Jan 21 Lecture 3: Feature selection continued, and Linear dimensionality reduction. Material: Lecture slides, Lecture video in Panopto
Jan 28 Lecture on linear dimensionality reduction continued. Material: no new slides, Lecture video in Panopto: part 1, part 2, part 3, part 4.
Feb 4 Lecture 4: Graphical excellence. Lecture material: Lecture slides, Lecture video in Panopto.
Feb 11 Lecture 5: Human perception. Lecture material: Lecture slides, Lecture video in Panopto
Feb 18 lecture on human perception continued. Lecture material: Lecture slides, Lecture video in Panopto.
Feb 25
Lecture 6: Nonlinear dimensionality reduction, part 1. Lecture material: Lecture slides, Lecture video in Panopto
Mar 3 continuation of nonlinear dimensionality reduction part 1, and beginning of part 2. Lecture material: Lecture slides, Lecture video in Panopto
Mar 10 Lecture 7: Nonlinear dimensionality reduction, continuation of part 2. Lecture material: same slides as March 3, Lecture video in Panopto
Mar 17 Lecture 8: Nonlinear dimensionality reduction, part 3. Lecture material: Lecture slides, Lecture video in Panopto
Mar 24 Lecture 9: Metric learning. Lecture material: Lecture slides, Lecture video in Panopto
Mar 31 Lecture 10: Neighbor embedding, part 1. Lecture material: Lecture slides, Lecture video in Panopto
Apr 7 Lecture 11: Neighbor embedding, part 2. Material: Lecture slides (updated Apr 14, 2020), Lecture video in Panopto
Apr 14 at 12:15-14 Lecture 12: Graph visualization. Note new lecture time. Lecture material: Lecture slides, Lecture video in Panopto
Apr 21 Lectures 11-12 continued. Lecture material: Lecture video in Panopto
Apr 28
Lecture 13: Dimensionality reduction for graph layout. Lecture material: Lecture slides, Lecture video in Panopto
May 5 Recap for course material, discussion of exercise packs. Lecture material: Lecture video in Panopto
May 19 Tentative date for first exam.

Exercise Packs

Exercise packs will be released during the course. They can be completed using e.g. Octave, Matlab, or R.
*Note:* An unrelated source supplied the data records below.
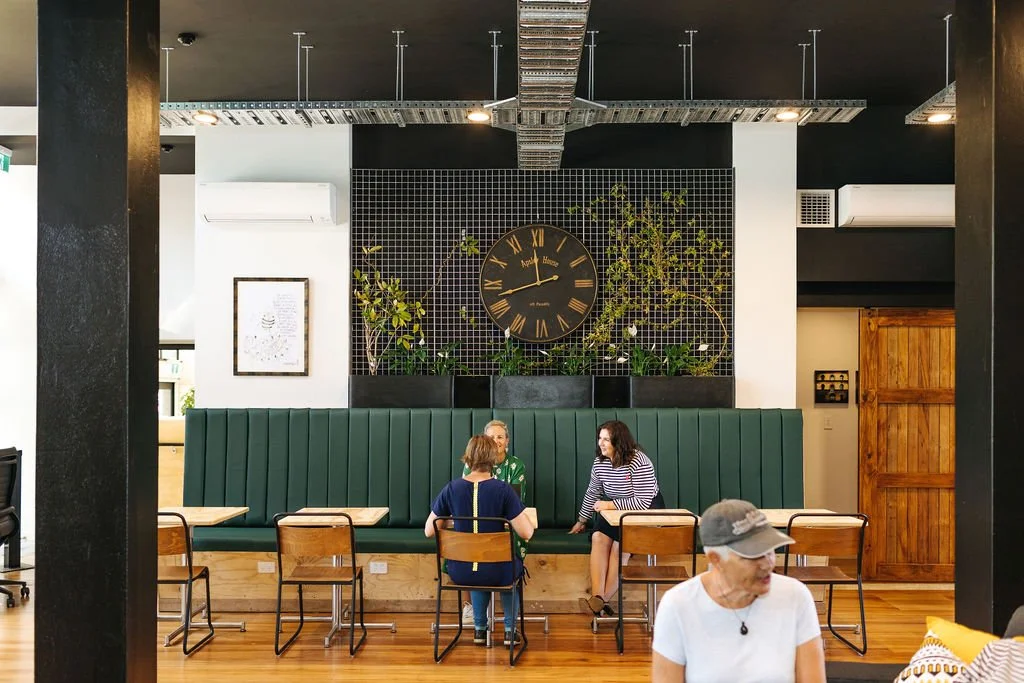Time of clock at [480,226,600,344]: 11:42
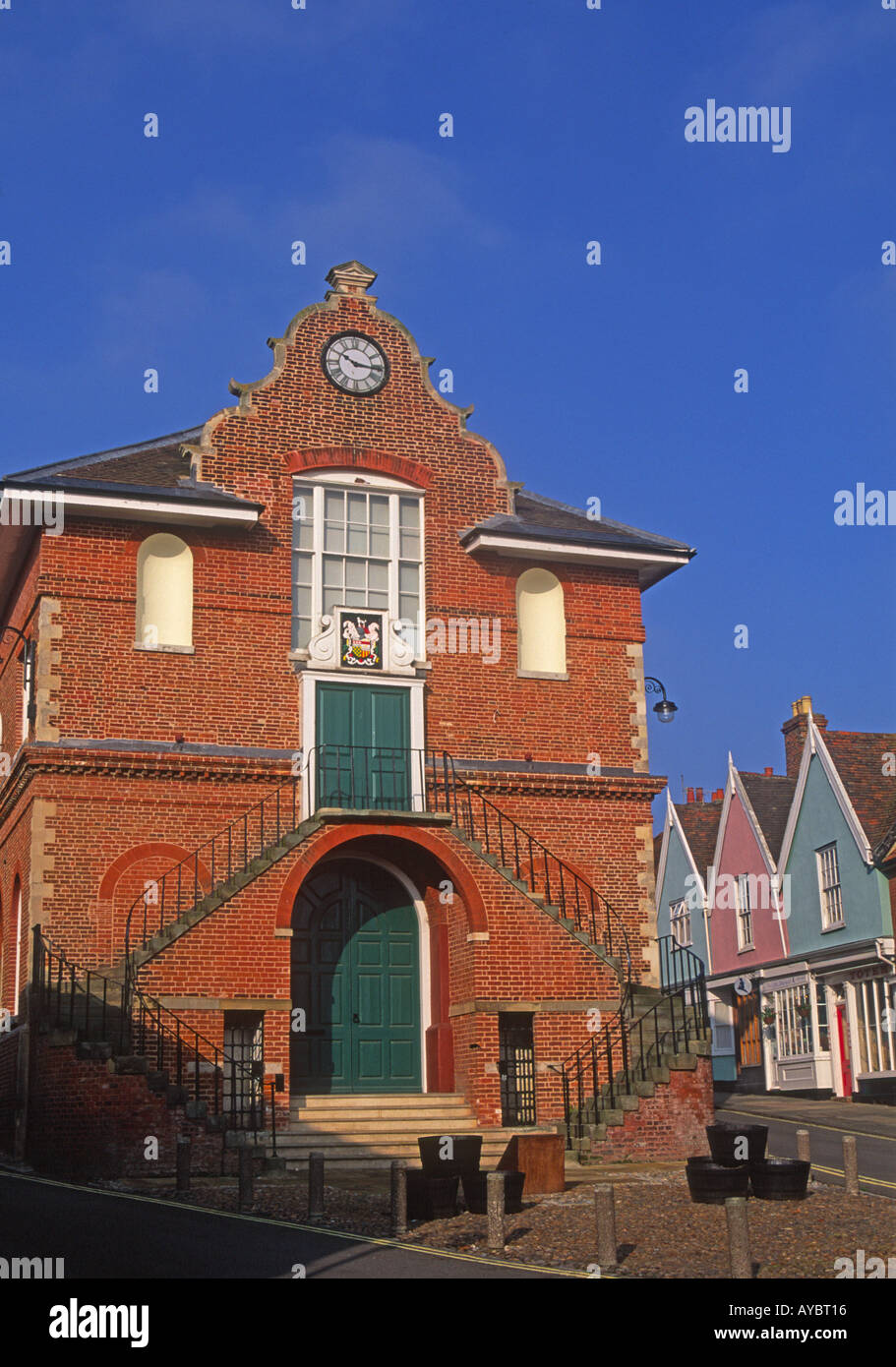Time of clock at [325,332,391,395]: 10:16
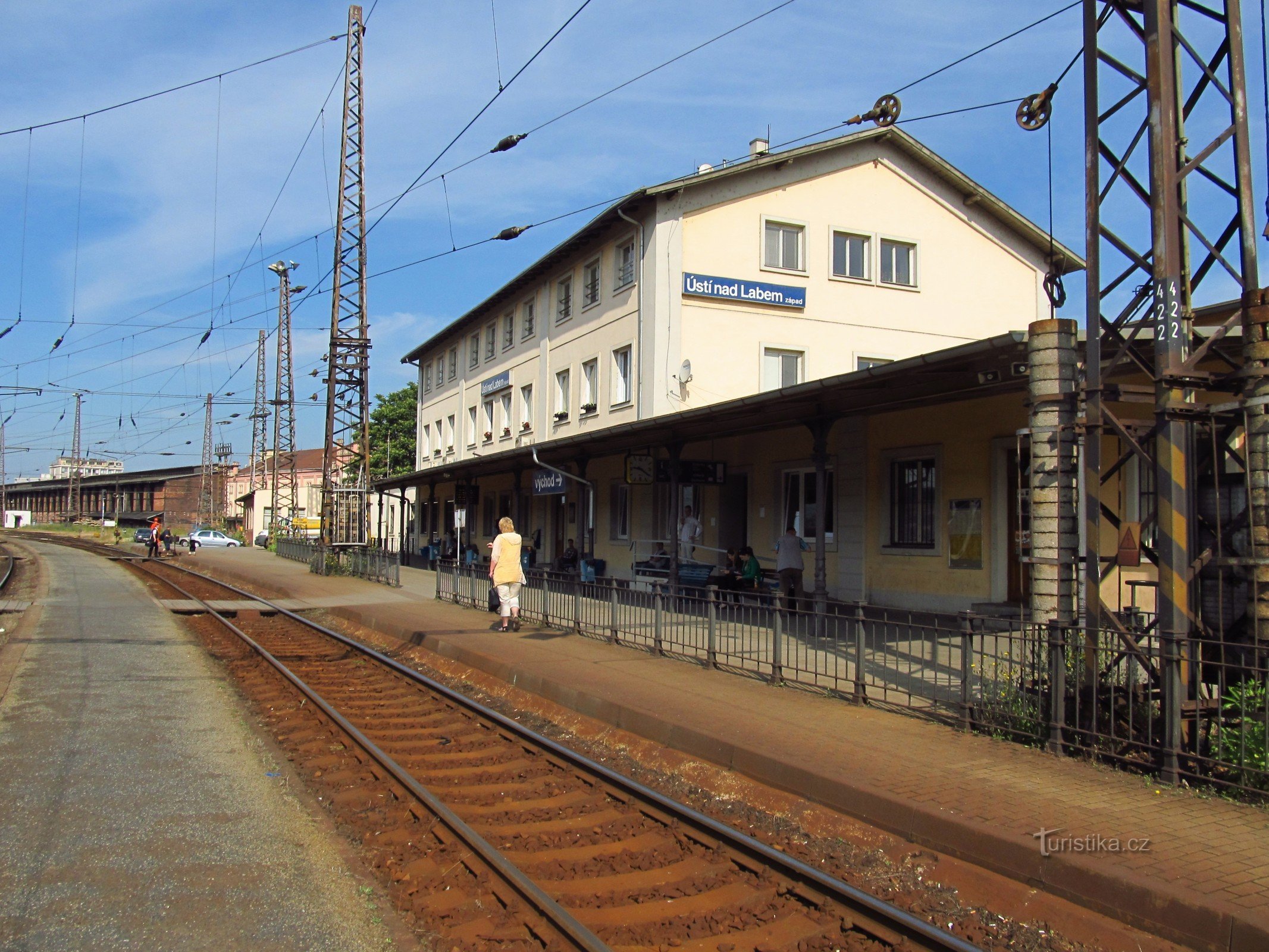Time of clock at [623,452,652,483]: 9:20
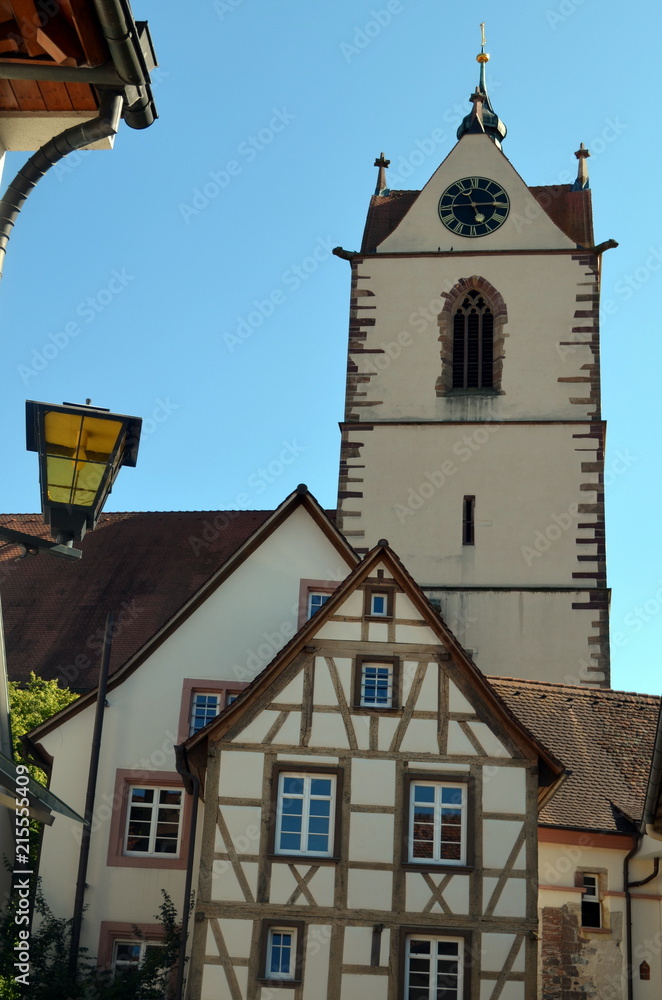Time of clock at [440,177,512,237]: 5:13
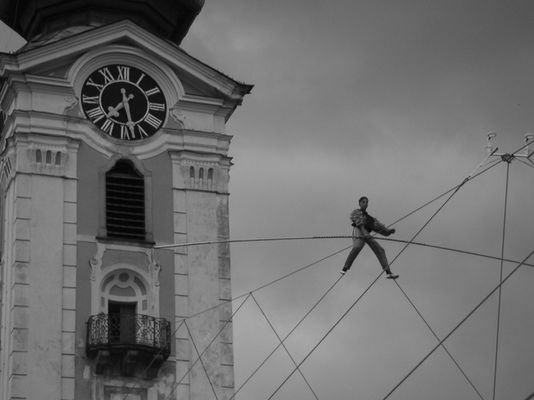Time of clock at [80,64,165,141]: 7:28
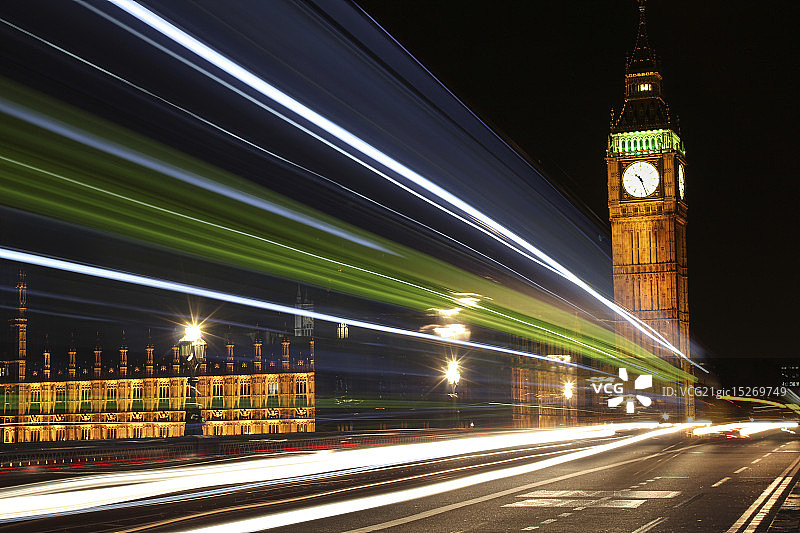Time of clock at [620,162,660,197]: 10:26
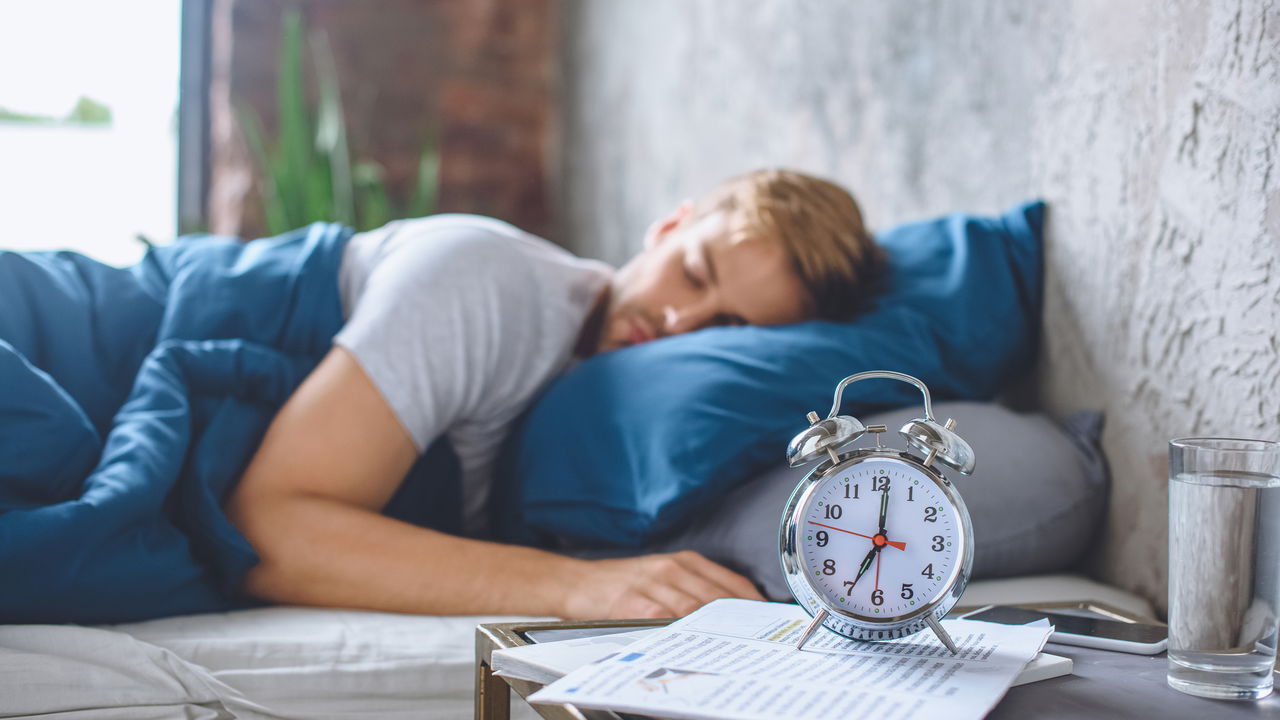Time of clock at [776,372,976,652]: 7:00
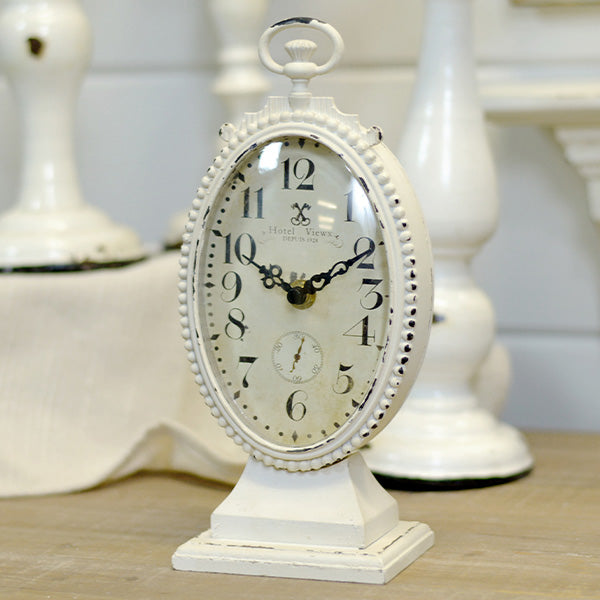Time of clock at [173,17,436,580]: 9:10
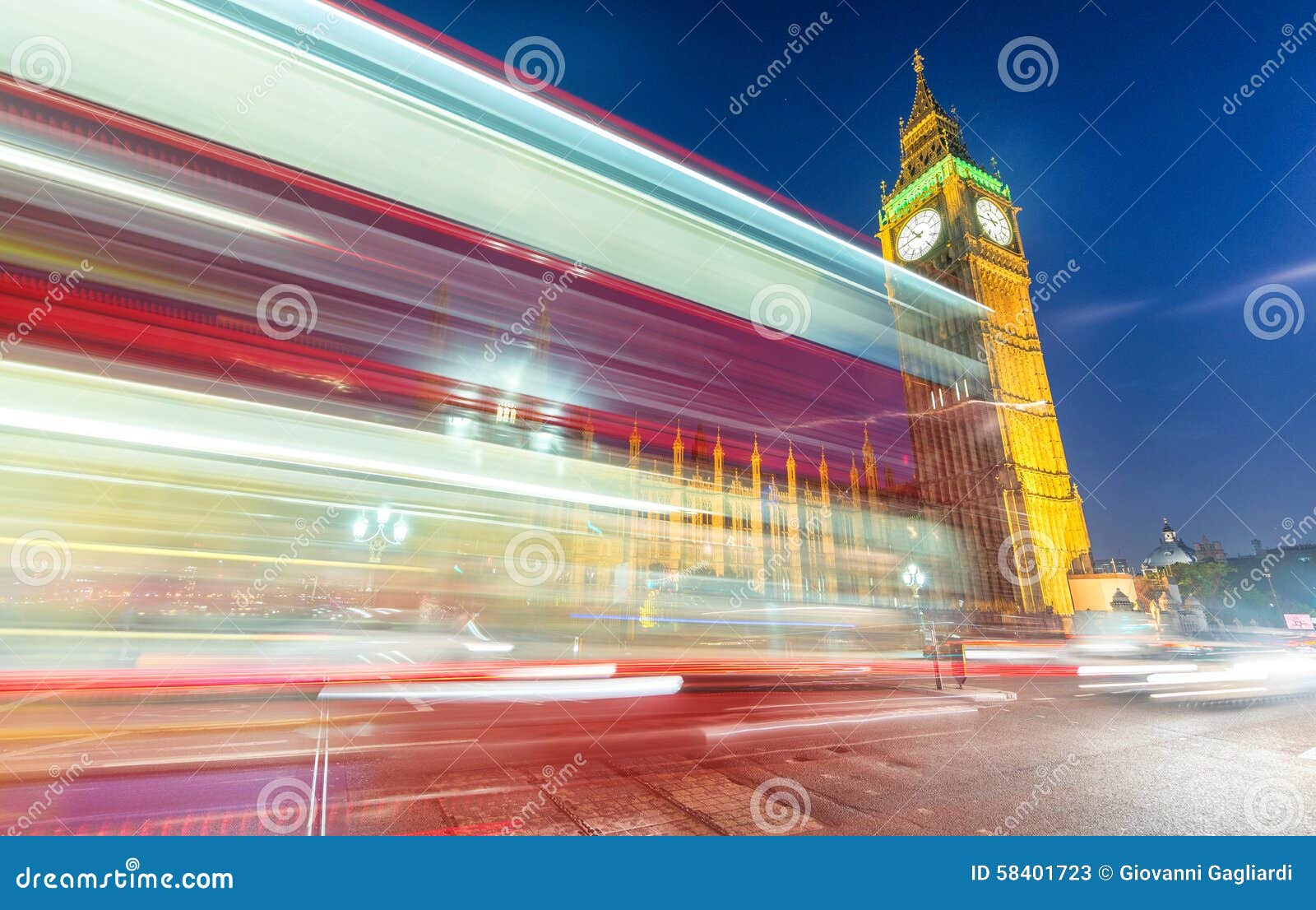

About Octave, Matlab, and R

Octave (GNU Octave) is a free software that is very similar in operation to Matlab, and is available for several systems including Windows, Linux, and Mac OS X. For Linux it is likely available in the software repository of your distribution such as Ubuntu Software Center; for Windows download it
through the download page; for Mac OS X there are various alternatives, the easiest is a slightly older version at SourceForge.

Several tutorials are available online about programming in Matlab and programming in Octave. If you are familiar with R, Prof. David Hiebeler (University of Maine) has written a useful Matlab/R reference that tells how the same operations are done in both languages.

R is a software for statistical computing, also available for Windows, Linux, and Mac OS X. For Linux it might be already installed (check with “which R”) or is likely available in the software repository of your distribution such as Ubuntu Software Center. For Windows and Mac OS X download it through one of the many CRAN mirror sites.

There are a large amount of R tutorials available online (e.g. this one). If you are familiar with Matlab or Octave, Prof. David Hiebeler (University of Maine) has written a useful Matlab/R reference that tells how the same operations are done in both languages.